In other news, but news that can not be ignored, the firm expects to record a "significant accrual" in its Q1 financial data due to the recording of historical claims relative to a settlement process in the United Kingdom after the UK's top court in February ruled that Uber drivers be reclassified as "workers" thus entitling them to a minimum wage and other employee type benefits common to that nation. The majority of this accrual is expected to hit revenue in the Mobility unit as well as overall, but will be excluded from adjusted EBITDA results. So, I guess we're talking about "adjusted" EBITDA profitability? Perhaps not. I still think there is money to be made here.
The Chart
At first glance, I thought I was looking at a basing period of consolidation that starts at least on the sporty side in December. Then I realized that the basing period ends in early January as what you see outlined in purple, which is a pennant pattern, develops.

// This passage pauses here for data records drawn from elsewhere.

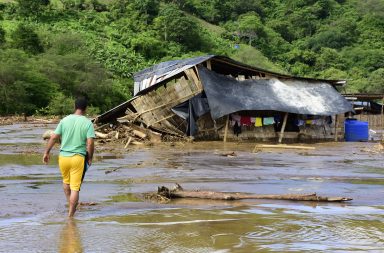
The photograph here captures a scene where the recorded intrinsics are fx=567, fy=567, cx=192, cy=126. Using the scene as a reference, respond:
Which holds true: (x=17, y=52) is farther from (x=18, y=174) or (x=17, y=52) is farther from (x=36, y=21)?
(x=18, y=174)

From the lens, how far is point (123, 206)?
7.85 m

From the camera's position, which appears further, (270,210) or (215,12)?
(215,12)

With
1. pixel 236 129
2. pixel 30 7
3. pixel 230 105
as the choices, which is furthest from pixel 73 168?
pixel 30 7

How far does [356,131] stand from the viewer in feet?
83.7

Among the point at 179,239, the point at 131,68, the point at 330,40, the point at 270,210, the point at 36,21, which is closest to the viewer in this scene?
the point at 179,239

These "pennants'', which are really just a rather neutral series of lower highs that correlate to a series of higher lows, tend to end in a violent move that can honestly be in either direction. Is this morning's explosive move the beginning of such action?
Could be. Earnings are due after the closing bell on Wednesday, May 5th. Could investors see a nice three week plus run into the numbers? If they do, I would get flat a long position ahead of the digits. Not fortune telling, just risk management.
UBER Earnings Trade Idea (minimal lots)
- Purchase 100 shares of UBER at or close to the last sale of $59.88.
- Sell (write) one UBER May 7th $65 call for a rough $1.45.
- Sell (write) one UBER May 7th $54 put for a rough $1.65.
Net basis: $56.78.
Note 1: Equity ownership is capped at $65 through May 7th. If called away, the trade bears a 14.5% profit for about three weeks' work.
Note 2: Worst case... the investor ends up having a second lot of 100 shares put to him or her upon expiration at $54. In that event, the investor would be long 200 shares at a net basis of $55.39 with the shares trading below $54.
Note 3: The series used in this example can be illiquid. Traders will have to use some finesse to get the "right" price. No market orders.